• Consigne 1:
Répondez aux questions suivantes à partir de l'extrait sur Denis Matsuev.
(a) À quelle date et dans quel lieu fut enregistré le « premier live » en France du pianiste ?
(b) Quelle distinction Denis Matsuev a-t-il obtenue en 1998 ?
(c) Quel âge l'interview de Stéphane Friederich donne-t-elle au musicien ?
• Consigne 2:
Donnez la suite de l'extrait sur Denis Matsuev, en enchaînant sur la dernière question posée au pianiste à propos de Rachmaninov et de Gershwin.

• Extrait:
+ + + +
Photo : kremlin.ru
Le pianiste Denis Matsuev, coup de cœur par Pascal Escande
Pascal Escande, professeur de piano et directeur fondateur du Festival d’Auvers-sur-Oise, nous fait découvrir son coup de cœur le pianiste Denis Matsuev.
Denis Matsuev, le Liszt de Sibérie
Pour fêter le retour de Denis Matsuev le 17 juin 2021, la mission DiscAuverS (le label discographique du Festival d’Auvers-sur-Oise) est fière de sortir son « premier live » en France » qui fut enregistré le 2 juin 1999 en L’Eglise Saint-Denis de Méry-sur-Oise dans le cadre de l’Opus 19 du Festival d’Auvers-sur-Oise. A peine couronné du 1er grand prix 1998 lors du 11ème Concours Tchaïkovski qu’il venait de remporter sous des tonnerres d’applaudissements, le Festival l’a invité dès l’année suivante après l’avoir entendu lors d’un concert privé organisé par le Centre Européen Yamaha Paris. A partir de cette date, une amitié vraie et sincère s’est nouée entre le Festival et Denis et au fil des années, celle-ci s’est de plus en plus renforcée. Dès sa première venue, Denis Matsuev a conquis d’emblée le public du Festival dans des récitals absolument stupéfiants de vérité, d’un contrôle absolu du clavier et au service d’une pensée musicale pleinement aboutie. Soulevant l’émotion et l’enthousiasme des festivaliers grâce à un puissant charisme et une joie sauvage communicative, il fut non seulement éblouissant pour le 30ème Festival d’Auvers-sur-Oise dans un florilège de concertos sous la baguette de Vladimir Spivakov, mais encore en musique de chambre avec son quatuor d’amis dans des trios et quintettes de haute volée. Pianiste rare aux dons absolument prodigieux, virtuose au mental d’acier surnommé le Lion d’Irkoutsk ou le Liszt de Sibérie, Denis Matsuev est «l’unique» comme Liszt l’était en son temps, un magicien du clavier, un improvisateur génial, un maître absolu. Et surtout un ami.
Pascal Escande
Directeur fondateur du Festival d’Auvers-sur-Oise
Extrait de l’interview de Denis Matsuev par Stéphane Friederich pour le Festival d’Auvers-sur-Oise
A 42 ans, le musicien Denis Matsuev fait partie du club restreint de l'élite mondiale du piano. Arpentant les scènes d'un continent à l'autre, dirigeant plusieurs festivals, ce passionné incarne autant qu'il la revendique la grande tradition russe. Une bonne école pour les pianistes, s'il en est, à laquelle pourtant il serait faux de le cantonner. Improvisateur hors pair, Denis Matsuev est aussi un amoureux du jazz.
- Votre dernier disque chez Sony réunit deux œuvres de Rachmaninov et de Gershwin. Quel lien imaginez-vous entre ces compositeurs ?
+ + + +
• Données de raisonnement à partir de scènes:
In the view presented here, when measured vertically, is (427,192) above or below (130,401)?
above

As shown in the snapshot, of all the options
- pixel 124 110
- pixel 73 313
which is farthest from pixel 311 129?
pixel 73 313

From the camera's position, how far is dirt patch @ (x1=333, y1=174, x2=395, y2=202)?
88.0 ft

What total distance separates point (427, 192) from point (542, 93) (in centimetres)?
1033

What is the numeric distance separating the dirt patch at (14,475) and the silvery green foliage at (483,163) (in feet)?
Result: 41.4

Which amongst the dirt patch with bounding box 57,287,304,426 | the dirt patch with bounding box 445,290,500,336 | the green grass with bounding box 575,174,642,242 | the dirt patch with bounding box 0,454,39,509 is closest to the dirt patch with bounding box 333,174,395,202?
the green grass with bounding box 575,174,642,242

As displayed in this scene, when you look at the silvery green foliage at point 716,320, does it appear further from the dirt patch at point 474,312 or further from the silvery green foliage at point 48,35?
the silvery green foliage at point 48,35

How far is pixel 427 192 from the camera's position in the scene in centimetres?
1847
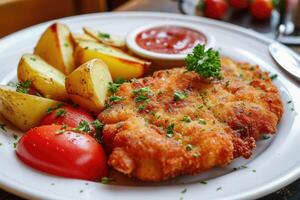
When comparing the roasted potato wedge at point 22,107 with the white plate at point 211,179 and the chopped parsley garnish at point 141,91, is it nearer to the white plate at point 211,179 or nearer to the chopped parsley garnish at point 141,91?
the white plate at point 211,179

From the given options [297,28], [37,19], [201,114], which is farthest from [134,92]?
[37,19]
+ + + +
• Réponse 1:
(a) Le 2 juin 1999, en l'église Saint-Denis de Méry-sur-Oise.
(b) Le 1er grand prix du 11ème Concours Tchaïkovski.
(c) 42 ans.

• Réponse 2:
La Rhapsody in Blue représente un standard de jazz au même titre que Porgy & Bessou Summertime et le Concerto de Rachmaninov, l'un des sommets du postromantisme. Le lien qui unit les partitions, c'est le Philharmonique de New York, qui a accueilli les deux musiciens en tant que solistes de leur propre musique. Rachmaninov a assisté à la création de la Rhapsody in Blue. Depuis vingt ans, je rêvais d'enregistrer pour la première fois ces deux piliers du répertoire.
- Vous jouez également beaucoup de jazz. Que signifie pour vous le terme "improvisation" ?
Mon père, qui a été mon premier professeur, est également un fantastique pianiste de jazz. Durant toute mon enfance, j'ai entendu à la maison une très grande variété de styles, d'Art Tatum à Keith Jarrett. J'ai voulu évidemment imiter les pianistes, puis improviser. Je ne parle pas d'improvisation dans "le style de", mais d'improvisation libre. Le fait de jouer régulièrement du jazz libère votre jeu "classique". Je le ressens lorsque je joue avec orchestre. Le chef Yuri Temirkanov m'a dit une chose très juste. Il ne faut jamais refaire exactement la même chose en concert et à la répétition. En public, on doit préserver une part de magie et d'aventure. Enfin, la pratique du jazz favorise un jeu beaucoup plus corporel et une souplesse qui est très utile pour certains compositeurs classiques dont l'écriture est peu pianistique.
- Rachmaninov est l'un des compositeurs aujourd'hui les plus joués. Qu'est-ce qui rend sa musique finalement si attirante ?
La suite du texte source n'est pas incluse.